[Dataset records]
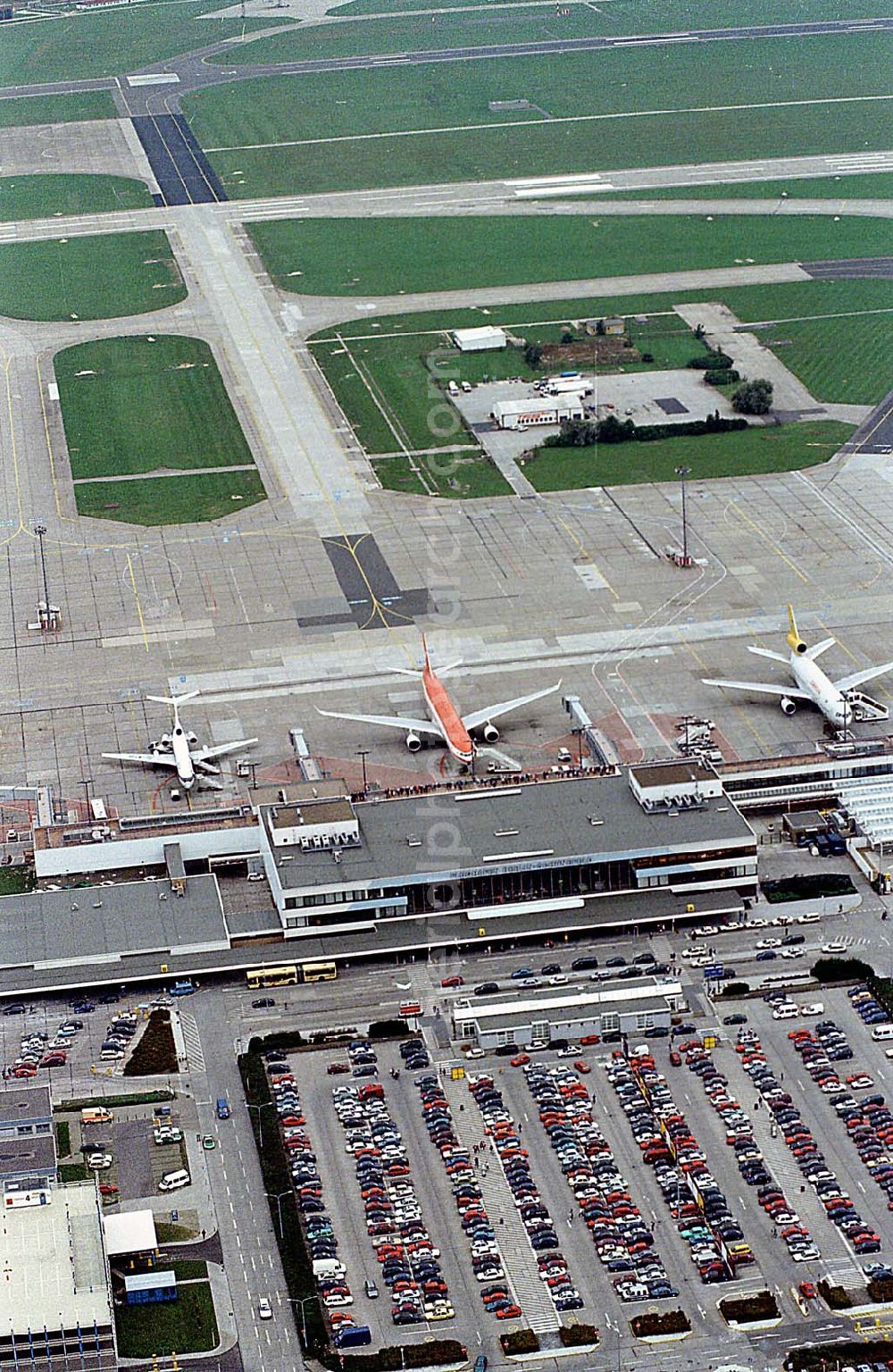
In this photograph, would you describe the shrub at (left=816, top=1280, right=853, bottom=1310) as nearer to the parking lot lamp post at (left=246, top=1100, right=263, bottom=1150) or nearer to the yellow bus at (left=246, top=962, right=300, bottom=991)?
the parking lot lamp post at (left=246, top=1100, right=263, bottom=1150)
--
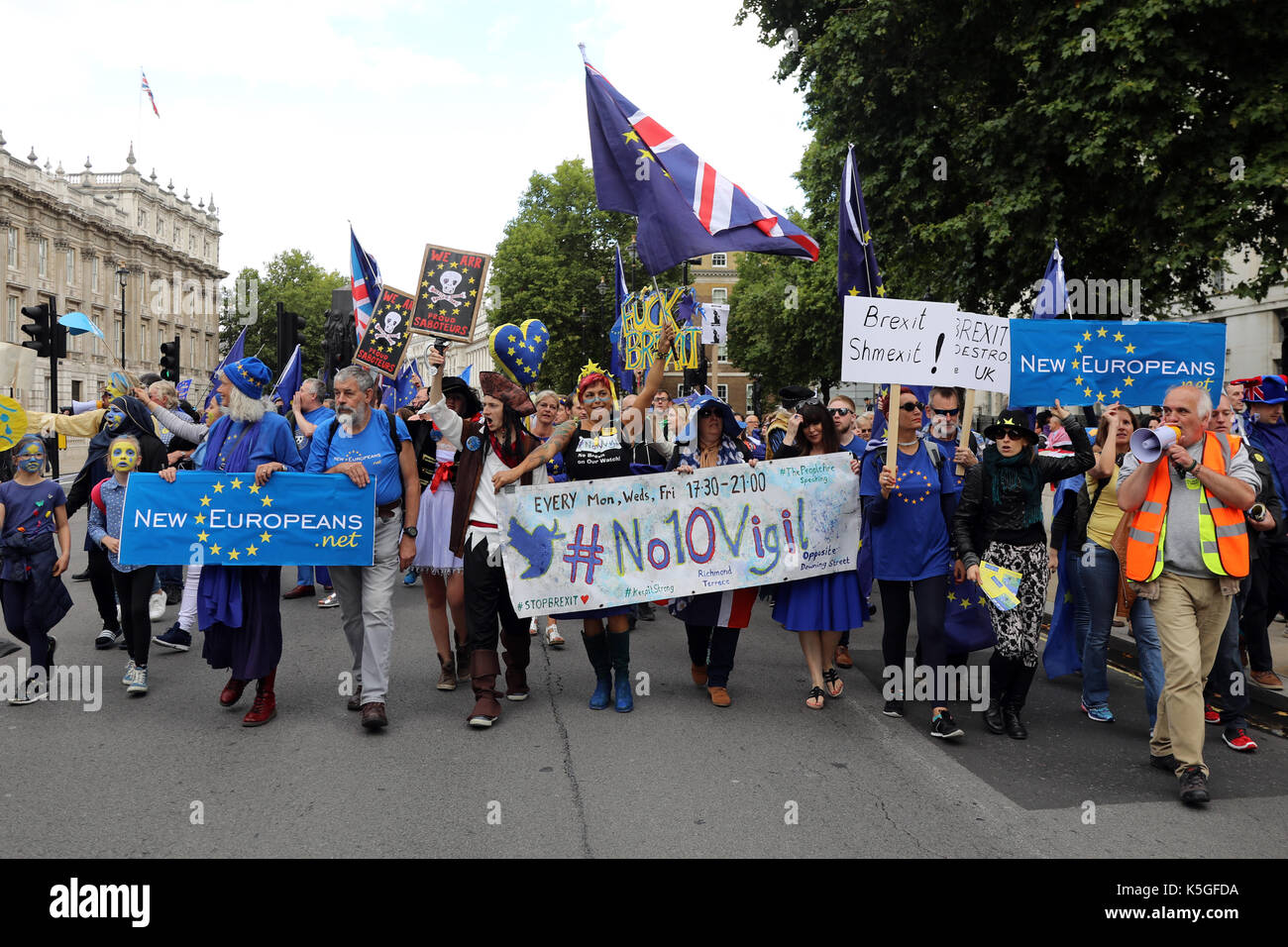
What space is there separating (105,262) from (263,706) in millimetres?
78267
--
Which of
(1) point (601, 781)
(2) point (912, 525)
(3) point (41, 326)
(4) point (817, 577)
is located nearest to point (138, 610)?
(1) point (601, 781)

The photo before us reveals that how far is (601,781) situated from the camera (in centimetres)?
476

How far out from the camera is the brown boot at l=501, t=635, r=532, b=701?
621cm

[Written instruction] Locate each line in the data above that contains the word "camera", and reproduce every such line in full.

[Solution for this exercise]
The photo before us reveals that how far is (601,781) situated from the camera (in centimetres)?
How far out from the camera is the brown boot at l=501, t=635, r=532, b=701?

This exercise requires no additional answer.